19 October 2012
I sat this morning in front of the computer, hot cup of coffee in hand, eager to read our latest online subscription of Pacific Yachting Magazine. What immediately caught my eye were the words - "Johnstone Strait" with an article written by a couple who decided to conquer their fears and transit the strait. Reading this article caused me to reflect over some previous passages, prompting me to write our next blog!
Having spent 13 yrs sailing on the northern tip of Vancouver Island, this stretch of water became commonplace to us, complete with stories! For me, in the early years it would color where we would go for a weekend, and how early we would wake in efforts to make it home before experiencing an unsolicited adventure! We started out getting caught innocently by squalls that would suddenly show up without much warning, or riding the wave action created from the notorious winds and current change combination. Darren always assuring me in the early days that this was one of the toughest places for me to learn how to sail, so to be kind to myself. In all honesty, I used to smile and think he was simply pacifying me, and he didn't really realize that he married a bit of chicken when it came to rough weather on the water. Each time, I would confidently declare that I was a fair weather sailor and never really sought to be more, even with his gentle poking and prodding!
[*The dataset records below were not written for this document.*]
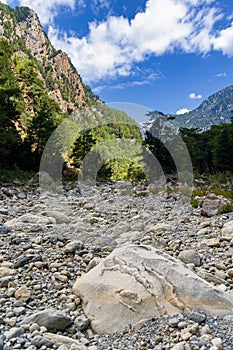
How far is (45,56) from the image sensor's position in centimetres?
8950

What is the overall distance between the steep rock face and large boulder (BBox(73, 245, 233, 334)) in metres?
59.9

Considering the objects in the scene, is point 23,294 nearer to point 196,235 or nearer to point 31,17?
point 196,235

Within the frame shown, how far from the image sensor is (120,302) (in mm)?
2691

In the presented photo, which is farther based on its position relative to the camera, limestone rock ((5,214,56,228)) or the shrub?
the shrub

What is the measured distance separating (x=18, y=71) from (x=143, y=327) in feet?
97.5

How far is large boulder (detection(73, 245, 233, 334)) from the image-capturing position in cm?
261

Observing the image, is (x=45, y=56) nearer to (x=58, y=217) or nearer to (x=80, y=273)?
(x=58, y=217)

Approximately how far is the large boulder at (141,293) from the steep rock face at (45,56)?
59.9m

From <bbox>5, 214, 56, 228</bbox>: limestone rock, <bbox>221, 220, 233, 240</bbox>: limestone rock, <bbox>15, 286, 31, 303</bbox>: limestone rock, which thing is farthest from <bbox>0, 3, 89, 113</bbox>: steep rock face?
<bbox>15, 286, 31, 303</bbox>: limestone rock

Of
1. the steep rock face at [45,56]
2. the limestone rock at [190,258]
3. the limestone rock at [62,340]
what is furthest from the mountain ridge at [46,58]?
the limestone rock at [62,340]

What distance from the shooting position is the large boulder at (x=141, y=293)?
2.61 metres

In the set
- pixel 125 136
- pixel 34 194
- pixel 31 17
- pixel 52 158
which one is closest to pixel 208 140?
pixel 125 136

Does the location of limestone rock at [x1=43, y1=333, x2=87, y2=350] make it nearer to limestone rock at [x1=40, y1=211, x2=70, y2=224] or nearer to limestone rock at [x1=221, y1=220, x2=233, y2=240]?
limestone rock at [x1=221, y1=220, x2=233, y2=240]

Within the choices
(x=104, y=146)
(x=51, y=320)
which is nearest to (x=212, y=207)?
(x=51, y=320)
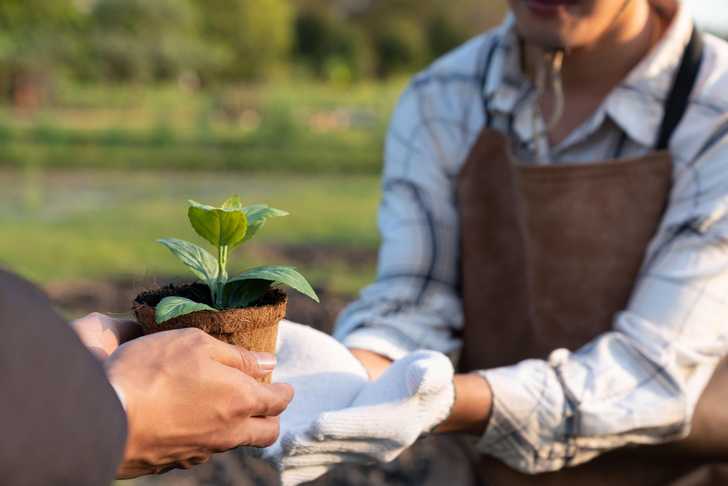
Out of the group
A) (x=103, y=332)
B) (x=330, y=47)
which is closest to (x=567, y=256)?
(x=103, y=332)

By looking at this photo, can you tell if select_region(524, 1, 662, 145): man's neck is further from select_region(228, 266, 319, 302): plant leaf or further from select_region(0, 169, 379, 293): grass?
select_region(0, 169, 379, 293): grass

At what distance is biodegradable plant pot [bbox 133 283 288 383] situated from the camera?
1.58 meters

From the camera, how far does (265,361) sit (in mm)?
1612

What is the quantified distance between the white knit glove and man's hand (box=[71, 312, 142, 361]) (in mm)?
320

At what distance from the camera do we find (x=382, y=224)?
8.21ft

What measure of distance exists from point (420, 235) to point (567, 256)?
327mm

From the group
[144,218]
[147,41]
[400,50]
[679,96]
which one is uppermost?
[679,96]

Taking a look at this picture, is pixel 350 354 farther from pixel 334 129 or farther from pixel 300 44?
pixel 300 44

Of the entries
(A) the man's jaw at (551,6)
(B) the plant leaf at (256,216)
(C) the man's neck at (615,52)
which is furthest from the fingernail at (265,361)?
(C) the man's neck at (615,52)

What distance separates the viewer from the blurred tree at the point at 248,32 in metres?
16.0

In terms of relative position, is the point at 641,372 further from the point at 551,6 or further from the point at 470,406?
the point at 551,6

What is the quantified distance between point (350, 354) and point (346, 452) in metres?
0.27

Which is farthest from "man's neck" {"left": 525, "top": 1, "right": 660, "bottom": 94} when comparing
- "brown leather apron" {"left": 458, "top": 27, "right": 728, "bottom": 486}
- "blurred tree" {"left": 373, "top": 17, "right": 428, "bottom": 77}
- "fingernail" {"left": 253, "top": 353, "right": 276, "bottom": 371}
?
"blurred tree" {"left": 373, "top": 17, "right": 428, "bottom": 77}

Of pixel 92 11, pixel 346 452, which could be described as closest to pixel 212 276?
pixel 346 452
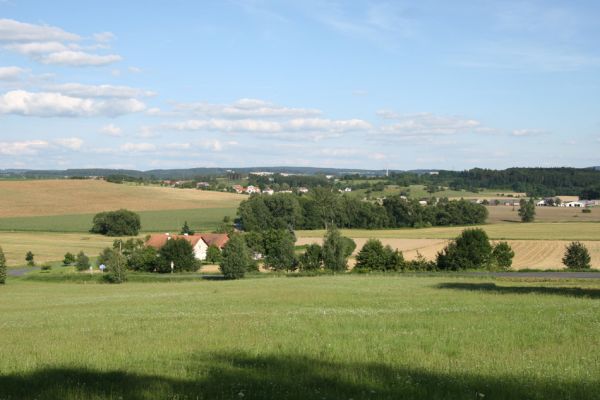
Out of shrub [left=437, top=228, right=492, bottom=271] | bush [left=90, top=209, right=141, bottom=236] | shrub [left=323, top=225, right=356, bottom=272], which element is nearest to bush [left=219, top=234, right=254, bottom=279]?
shrub [left=323, top=225, right=356, bottom=272]

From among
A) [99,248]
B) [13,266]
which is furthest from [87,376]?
[99,248]

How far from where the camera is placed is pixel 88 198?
144 meters

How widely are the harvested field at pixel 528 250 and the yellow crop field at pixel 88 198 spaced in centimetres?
5792

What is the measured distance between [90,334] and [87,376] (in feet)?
25.2

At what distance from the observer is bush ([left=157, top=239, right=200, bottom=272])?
72125 millimetres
Today on reflection with a few Johnstone Strait adventures of our own, including a brief knockdown, I realized years ago that I had become far more saltier than a fair weather sailor and I am very proud of it! It is an interesting body of water, with a documented Coastguard log of assistance, but if your timing is right, it can also be a huge salty accomplishment to add to your log book!
If you have the opportunity to explore, this beautiful body of water has untouched spectacular scenery, amazing wildlife sightings, and the Robson Bight Ecological Reserve. This is a sanctuary created for Killer Whales, as preservation and education. Also commonly known as "the rubbing beach." This area is not open to boat traffic, but if you are lucky, you may encounter a few amazing whale sightings along the way in the strait!
* Picture uploaded from the internet, as usually due to conditions, we have never taken any of our own!